One of the most significant lessons involved orchestration: ensuring harmonious operation between radio units (RUs), distributed units (DUs), and centralized units (CUs). AT&T’s experience confirmed that strong alignment between the Radio Intelligent Controller (RIC) and SMO (Service Management and Orchestration) layers minimizes bottlenecks and latency.
Working with multiple radio and software vendors accelerated development while exposing integration gaps. AT&T managed compatibility between different suppliers by enforcing strict adherence to O-RAN Alliance specifications. Real-time testing in lab environments evolved into more dynamic field trials, which reduced deployment friction once commercial rollout began.
Cross-vendor collaboration also revealed the need for agile governance. Weekly alignment meetings, transparent backlog management, and unified performance metrics helped synchronize different engineering cultures.
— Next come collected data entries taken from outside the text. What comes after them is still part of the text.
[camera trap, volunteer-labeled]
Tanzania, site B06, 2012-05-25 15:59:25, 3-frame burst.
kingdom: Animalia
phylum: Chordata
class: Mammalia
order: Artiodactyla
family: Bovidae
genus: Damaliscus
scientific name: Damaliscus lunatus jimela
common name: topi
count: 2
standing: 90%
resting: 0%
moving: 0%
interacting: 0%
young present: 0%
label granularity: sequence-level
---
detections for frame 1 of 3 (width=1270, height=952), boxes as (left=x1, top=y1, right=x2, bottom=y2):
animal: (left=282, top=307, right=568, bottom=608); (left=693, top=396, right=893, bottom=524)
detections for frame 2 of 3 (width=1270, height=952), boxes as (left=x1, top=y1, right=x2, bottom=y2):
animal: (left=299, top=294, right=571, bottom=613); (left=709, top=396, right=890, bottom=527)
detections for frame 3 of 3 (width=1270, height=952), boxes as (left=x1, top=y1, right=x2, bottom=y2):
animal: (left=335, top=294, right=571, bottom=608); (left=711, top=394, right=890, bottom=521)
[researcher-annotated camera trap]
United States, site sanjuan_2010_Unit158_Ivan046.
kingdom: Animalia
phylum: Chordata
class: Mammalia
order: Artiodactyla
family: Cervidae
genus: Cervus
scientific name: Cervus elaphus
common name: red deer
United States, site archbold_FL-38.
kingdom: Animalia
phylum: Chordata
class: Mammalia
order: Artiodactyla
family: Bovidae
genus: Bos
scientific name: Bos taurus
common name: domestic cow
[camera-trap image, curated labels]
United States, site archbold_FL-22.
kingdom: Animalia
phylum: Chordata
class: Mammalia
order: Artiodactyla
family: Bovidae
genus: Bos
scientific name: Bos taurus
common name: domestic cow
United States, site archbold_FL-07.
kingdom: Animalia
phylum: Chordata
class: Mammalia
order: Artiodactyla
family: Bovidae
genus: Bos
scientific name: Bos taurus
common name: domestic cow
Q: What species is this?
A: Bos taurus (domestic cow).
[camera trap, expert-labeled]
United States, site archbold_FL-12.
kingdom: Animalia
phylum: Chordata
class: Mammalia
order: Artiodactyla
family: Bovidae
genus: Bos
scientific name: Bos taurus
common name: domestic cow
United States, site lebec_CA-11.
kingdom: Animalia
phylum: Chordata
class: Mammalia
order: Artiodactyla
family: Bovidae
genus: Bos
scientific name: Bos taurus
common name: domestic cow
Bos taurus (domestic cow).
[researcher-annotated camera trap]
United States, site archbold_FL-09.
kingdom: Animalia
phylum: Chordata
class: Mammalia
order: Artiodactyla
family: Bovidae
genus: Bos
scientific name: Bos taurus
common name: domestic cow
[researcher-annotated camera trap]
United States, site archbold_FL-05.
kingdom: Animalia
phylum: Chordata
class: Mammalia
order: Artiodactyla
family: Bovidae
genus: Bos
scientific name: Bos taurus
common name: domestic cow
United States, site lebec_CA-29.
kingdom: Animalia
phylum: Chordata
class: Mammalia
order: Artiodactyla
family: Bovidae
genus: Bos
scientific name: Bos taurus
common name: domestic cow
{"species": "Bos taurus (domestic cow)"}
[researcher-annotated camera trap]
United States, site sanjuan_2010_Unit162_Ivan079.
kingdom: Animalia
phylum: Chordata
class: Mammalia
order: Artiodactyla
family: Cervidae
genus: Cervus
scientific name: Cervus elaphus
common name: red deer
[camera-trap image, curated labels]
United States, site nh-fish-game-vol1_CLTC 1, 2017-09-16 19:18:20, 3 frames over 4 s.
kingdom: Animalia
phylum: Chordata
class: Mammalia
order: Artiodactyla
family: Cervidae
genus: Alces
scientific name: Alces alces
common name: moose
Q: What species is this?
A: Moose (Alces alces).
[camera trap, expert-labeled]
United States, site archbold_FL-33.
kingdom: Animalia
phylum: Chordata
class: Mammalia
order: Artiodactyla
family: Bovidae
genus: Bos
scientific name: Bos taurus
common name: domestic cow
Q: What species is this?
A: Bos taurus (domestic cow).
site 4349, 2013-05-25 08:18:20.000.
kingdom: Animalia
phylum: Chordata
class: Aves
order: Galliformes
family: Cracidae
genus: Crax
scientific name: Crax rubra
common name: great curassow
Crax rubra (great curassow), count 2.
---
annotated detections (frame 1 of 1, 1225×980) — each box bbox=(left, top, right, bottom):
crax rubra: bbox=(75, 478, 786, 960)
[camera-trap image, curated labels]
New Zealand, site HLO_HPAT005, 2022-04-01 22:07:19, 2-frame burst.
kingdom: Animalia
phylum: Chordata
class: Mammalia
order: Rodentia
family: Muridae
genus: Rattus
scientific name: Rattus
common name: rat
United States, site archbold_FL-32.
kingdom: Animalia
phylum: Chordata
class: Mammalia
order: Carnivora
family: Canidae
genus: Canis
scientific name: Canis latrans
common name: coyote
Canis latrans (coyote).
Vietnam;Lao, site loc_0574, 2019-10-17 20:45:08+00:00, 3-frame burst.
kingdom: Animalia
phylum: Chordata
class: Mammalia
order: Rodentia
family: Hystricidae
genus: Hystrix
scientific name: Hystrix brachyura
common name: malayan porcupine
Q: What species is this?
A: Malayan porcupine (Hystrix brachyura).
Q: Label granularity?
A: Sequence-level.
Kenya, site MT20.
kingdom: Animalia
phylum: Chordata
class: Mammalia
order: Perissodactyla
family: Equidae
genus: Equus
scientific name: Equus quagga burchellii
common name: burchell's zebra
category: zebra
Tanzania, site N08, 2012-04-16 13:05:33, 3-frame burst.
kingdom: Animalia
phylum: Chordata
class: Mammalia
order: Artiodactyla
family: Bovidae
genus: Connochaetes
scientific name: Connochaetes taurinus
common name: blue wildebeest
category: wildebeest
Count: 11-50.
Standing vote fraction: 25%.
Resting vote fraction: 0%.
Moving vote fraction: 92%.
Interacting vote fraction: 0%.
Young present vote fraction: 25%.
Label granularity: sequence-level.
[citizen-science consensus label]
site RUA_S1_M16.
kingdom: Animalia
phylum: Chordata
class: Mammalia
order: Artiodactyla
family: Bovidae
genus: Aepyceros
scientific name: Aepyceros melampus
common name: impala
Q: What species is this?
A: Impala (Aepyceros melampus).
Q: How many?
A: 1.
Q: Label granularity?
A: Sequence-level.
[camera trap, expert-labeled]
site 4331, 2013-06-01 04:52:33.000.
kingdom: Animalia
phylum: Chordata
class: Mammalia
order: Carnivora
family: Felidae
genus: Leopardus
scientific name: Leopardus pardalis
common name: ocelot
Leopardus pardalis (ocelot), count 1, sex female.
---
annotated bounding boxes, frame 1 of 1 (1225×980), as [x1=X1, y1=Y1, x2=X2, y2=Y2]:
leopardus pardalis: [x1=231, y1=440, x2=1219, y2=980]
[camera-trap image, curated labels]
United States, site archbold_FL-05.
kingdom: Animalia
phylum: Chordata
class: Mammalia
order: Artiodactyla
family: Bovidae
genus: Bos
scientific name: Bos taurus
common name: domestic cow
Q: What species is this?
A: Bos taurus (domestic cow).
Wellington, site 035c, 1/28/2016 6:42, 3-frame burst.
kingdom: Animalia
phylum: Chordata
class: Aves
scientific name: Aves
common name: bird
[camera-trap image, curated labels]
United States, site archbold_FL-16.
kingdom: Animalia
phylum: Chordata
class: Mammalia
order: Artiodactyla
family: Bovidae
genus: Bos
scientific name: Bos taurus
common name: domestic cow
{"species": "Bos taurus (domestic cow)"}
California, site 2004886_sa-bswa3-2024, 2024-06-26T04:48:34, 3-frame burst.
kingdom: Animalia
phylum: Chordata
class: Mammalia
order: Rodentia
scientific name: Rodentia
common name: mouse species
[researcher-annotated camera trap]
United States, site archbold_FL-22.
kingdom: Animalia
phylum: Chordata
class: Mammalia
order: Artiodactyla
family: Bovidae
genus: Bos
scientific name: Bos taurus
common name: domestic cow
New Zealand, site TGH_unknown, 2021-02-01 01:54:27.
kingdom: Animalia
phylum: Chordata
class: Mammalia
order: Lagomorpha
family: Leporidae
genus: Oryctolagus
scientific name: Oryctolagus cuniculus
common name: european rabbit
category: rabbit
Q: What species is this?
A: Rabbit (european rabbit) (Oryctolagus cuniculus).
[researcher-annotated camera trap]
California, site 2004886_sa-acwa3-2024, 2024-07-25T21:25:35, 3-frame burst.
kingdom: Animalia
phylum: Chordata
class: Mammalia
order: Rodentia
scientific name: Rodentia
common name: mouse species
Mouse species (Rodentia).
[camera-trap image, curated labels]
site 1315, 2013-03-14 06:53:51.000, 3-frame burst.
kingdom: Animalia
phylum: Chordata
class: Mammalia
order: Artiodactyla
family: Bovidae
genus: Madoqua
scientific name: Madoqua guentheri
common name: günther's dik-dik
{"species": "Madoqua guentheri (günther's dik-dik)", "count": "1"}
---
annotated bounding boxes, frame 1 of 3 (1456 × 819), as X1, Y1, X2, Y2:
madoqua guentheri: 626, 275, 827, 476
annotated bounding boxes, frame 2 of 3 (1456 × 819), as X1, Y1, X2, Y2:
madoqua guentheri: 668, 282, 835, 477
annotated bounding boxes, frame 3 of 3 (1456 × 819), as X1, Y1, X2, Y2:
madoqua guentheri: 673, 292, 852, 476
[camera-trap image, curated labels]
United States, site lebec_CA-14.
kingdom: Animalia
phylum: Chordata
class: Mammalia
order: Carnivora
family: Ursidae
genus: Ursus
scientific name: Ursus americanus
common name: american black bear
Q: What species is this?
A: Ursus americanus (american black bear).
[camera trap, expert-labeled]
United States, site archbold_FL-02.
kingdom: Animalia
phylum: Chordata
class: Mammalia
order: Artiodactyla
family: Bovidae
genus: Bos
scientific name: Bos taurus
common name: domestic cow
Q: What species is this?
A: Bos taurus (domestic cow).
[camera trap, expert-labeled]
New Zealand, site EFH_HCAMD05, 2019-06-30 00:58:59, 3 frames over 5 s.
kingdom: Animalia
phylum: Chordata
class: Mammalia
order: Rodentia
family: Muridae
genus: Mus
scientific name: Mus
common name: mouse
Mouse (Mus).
AT&T didn’t just manage its vendors—it co-engineered solutions with them.
As AT&T advances its Open RAN architecture, the next frontier involves deeper automation and AI integration. The company is already piloting intelligent RIC applications that optimize resource allocations in real time—predicting network congestion and applying mitigation actions autonomously.
Looking forward, AI will drive self-healing capabilities, while orchestration platforms will expand their role to include energy efficiency optimization and anomaly detection. These enhancements won't rely on future standards; they stem directly from operational data and refined machine learning models.
AT&T envisions a network that configures, optimizes, and troubleshoots itself. The foundation is already laid. What remains is scaling these technologies across urban and rural geographies and incorporating feedback from live user data into closed-loop control systems.
AT&T’s initiative with Open RAN and third-party radios has demonstrated that structural change in legacy networks is not only feasible but commercially logical. Operators watching from the sidelines can now act on three specific lessons:
Countries aiming to accelerate digital economies can look to AT&T's model. Start by unbundling proprietary interfaces at the RAN level. Build partnerships with system integrators that specialize in Open RAN orchestration. Encourage spectrum regulators and national broadband agencies to support vendor diversification, especially in rural and underserved regions.
Operators in Europe, Asia, and the Global South can also tap into similar benefits, as local and emerging suppliers step up RAN innovation. Rakuten Mobile, Vodafone, and Telefónica, for example, have all cited AT&T’s work as a benchmark for scaling interoperable networks without compromising on performance or security. That kind of validation, backed by enterprise-scale deployment data, changes industry norms.